# What you should do:
Repeat the data below word for word, from its first line up to and including the line with "729 millimetres".

# Dataset rows:

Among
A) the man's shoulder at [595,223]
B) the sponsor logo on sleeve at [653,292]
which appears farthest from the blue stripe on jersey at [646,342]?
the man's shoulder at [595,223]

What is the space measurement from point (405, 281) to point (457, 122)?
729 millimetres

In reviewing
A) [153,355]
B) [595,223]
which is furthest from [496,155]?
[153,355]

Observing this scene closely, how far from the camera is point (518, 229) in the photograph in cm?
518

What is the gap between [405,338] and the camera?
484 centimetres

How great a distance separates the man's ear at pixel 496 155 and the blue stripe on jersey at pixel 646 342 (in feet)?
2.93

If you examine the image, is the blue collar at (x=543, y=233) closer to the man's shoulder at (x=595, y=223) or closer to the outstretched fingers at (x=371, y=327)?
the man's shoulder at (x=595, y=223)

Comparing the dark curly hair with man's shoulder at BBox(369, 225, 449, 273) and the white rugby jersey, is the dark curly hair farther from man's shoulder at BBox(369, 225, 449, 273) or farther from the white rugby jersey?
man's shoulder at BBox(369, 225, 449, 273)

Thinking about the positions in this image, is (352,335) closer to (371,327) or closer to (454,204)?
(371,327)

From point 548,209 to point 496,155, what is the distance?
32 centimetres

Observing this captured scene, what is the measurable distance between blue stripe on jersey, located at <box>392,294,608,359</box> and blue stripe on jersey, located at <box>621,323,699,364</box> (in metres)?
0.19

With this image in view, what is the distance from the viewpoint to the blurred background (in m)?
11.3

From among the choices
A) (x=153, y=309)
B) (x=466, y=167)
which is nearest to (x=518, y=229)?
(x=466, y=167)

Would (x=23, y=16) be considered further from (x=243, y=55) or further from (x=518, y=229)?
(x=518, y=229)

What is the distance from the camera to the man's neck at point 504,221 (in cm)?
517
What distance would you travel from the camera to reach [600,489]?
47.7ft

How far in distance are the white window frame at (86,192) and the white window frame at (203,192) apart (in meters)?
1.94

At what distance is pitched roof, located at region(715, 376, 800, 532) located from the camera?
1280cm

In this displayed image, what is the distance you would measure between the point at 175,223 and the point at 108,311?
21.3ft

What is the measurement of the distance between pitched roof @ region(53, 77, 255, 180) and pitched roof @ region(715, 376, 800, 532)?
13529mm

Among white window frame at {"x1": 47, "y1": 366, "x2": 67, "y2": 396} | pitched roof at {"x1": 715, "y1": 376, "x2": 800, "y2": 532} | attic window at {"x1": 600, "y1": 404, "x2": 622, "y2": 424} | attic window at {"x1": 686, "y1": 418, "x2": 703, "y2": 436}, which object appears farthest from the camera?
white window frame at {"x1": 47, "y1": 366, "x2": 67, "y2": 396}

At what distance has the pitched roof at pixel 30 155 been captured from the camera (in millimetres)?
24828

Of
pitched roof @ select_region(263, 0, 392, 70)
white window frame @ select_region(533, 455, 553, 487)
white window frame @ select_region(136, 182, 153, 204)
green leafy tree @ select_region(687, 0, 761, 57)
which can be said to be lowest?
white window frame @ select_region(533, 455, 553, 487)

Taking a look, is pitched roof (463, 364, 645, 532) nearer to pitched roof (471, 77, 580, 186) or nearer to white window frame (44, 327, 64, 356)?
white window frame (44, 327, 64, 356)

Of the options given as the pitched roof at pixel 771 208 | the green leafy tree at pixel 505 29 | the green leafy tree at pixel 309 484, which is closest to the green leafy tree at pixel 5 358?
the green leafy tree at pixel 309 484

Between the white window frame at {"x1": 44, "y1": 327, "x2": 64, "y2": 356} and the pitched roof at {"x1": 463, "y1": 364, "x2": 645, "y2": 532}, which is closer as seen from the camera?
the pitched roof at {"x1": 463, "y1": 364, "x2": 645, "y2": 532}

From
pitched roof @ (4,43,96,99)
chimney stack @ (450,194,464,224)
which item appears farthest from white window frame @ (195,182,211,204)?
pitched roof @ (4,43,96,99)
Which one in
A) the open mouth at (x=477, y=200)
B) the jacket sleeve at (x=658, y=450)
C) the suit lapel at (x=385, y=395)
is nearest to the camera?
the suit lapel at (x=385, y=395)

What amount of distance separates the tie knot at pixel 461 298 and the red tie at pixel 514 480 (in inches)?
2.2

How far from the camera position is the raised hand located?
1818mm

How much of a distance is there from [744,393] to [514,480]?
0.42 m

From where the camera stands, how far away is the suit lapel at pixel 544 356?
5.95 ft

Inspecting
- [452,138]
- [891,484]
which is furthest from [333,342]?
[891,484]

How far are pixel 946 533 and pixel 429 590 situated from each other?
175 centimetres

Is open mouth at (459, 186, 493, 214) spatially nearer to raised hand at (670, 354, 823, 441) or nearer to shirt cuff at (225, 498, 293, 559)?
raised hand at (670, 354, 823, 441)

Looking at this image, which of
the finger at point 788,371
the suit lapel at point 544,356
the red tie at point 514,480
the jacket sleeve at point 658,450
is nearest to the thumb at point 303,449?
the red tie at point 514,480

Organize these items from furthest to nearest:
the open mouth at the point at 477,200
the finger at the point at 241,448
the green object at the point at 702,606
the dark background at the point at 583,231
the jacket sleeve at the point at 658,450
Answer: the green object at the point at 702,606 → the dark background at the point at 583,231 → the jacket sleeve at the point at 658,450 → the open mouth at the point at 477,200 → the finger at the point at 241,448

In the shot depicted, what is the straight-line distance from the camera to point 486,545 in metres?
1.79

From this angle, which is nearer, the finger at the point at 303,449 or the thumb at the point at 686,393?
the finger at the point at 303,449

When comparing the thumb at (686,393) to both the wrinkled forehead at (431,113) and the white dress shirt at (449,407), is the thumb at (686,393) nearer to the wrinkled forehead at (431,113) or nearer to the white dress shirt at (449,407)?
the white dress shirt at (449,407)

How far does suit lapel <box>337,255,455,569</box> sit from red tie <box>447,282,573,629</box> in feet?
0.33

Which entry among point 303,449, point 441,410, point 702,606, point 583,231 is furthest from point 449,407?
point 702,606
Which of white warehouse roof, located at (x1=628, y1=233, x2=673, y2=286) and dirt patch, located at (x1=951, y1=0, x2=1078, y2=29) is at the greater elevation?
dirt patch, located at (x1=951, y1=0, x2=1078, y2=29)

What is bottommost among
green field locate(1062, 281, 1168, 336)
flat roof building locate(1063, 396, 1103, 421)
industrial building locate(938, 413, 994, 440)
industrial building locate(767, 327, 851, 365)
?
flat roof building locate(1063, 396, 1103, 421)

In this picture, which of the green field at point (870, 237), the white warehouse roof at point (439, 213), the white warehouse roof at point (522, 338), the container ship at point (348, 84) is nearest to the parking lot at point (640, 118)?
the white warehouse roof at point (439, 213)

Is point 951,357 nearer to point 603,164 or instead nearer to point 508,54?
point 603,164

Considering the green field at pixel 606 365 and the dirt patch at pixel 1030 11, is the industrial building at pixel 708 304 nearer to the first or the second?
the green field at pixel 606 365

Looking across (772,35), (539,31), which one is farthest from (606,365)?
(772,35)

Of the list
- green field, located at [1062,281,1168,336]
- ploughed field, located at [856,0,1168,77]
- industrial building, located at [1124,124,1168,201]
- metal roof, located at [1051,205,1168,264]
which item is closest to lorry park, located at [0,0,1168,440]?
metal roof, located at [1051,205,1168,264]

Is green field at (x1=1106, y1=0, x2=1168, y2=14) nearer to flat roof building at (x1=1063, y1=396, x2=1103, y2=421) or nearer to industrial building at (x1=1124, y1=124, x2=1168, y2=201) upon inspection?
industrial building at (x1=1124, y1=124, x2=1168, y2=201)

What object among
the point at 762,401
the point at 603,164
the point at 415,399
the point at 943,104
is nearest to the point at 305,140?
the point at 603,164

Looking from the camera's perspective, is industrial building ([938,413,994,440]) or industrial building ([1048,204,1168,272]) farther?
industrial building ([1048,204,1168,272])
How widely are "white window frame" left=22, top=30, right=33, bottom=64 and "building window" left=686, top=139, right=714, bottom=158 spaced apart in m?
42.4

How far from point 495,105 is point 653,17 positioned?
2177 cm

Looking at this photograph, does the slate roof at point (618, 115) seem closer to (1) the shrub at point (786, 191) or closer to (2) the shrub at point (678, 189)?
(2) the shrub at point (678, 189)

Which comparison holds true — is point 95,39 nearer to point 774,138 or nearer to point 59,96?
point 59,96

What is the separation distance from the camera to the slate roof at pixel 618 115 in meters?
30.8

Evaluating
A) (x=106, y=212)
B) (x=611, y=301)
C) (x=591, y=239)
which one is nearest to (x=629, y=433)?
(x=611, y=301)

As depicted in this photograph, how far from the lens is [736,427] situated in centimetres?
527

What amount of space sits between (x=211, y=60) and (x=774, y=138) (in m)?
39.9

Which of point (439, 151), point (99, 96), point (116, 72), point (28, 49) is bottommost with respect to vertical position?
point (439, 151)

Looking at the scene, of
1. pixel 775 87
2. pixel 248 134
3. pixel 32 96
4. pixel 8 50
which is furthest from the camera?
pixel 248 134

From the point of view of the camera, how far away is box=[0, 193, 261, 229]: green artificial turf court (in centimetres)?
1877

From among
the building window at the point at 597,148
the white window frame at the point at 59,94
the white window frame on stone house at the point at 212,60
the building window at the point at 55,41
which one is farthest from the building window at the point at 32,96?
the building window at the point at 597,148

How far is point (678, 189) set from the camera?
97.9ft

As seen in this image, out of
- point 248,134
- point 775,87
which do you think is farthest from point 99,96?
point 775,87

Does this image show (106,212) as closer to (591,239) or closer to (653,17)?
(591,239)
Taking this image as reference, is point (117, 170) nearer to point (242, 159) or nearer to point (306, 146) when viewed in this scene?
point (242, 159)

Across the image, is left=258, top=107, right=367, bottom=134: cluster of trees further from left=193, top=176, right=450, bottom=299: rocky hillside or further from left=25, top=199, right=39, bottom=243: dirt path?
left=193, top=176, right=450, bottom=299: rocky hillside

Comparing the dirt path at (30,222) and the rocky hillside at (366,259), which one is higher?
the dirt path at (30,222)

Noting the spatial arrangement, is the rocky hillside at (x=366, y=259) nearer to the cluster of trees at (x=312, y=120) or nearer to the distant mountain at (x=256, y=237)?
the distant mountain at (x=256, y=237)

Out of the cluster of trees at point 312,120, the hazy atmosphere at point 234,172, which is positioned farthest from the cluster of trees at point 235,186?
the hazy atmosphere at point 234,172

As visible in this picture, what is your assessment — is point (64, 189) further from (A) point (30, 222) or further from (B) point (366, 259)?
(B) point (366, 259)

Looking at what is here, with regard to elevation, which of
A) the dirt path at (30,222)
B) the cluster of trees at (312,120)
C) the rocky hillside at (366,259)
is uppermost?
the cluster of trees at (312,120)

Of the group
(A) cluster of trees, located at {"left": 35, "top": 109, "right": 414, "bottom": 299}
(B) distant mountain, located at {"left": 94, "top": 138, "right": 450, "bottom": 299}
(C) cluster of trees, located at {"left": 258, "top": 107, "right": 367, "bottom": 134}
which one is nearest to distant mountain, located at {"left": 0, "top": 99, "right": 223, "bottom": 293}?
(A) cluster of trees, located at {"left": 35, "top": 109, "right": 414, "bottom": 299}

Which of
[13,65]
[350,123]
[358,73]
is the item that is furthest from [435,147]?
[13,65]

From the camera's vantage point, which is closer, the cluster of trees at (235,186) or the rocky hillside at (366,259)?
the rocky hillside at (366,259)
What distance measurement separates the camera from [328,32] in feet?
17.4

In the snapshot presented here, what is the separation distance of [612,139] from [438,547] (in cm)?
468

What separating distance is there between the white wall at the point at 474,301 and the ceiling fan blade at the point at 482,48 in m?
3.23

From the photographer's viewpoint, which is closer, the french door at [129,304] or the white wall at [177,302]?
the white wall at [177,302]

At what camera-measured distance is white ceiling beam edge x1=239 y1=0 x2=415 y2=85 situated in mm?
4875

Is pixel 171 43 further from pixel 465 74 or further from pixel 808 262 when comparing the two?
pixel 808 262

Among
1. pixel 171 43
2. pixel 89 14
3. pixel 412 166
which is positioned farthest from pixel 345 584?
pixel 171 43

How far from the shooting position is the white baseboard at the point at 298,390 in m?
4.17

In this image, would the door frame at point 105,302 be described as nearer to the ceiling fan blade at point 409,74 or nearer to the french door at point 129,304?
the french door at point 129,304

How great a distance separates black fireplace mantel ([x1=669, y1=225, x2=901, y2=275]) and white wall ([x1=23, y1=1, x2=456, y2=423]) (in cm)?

# Output for this task:
Among
A) the man's shoulder at [595,223]
B) the sponsor logo on sleeve at [653,292]
which appears farthest from the blue stripe on jersey at [646,342]?
the man's shoulder at [595,223]

What is the space measurement from point (405, 281) to point (457, 122)?
729 millimetres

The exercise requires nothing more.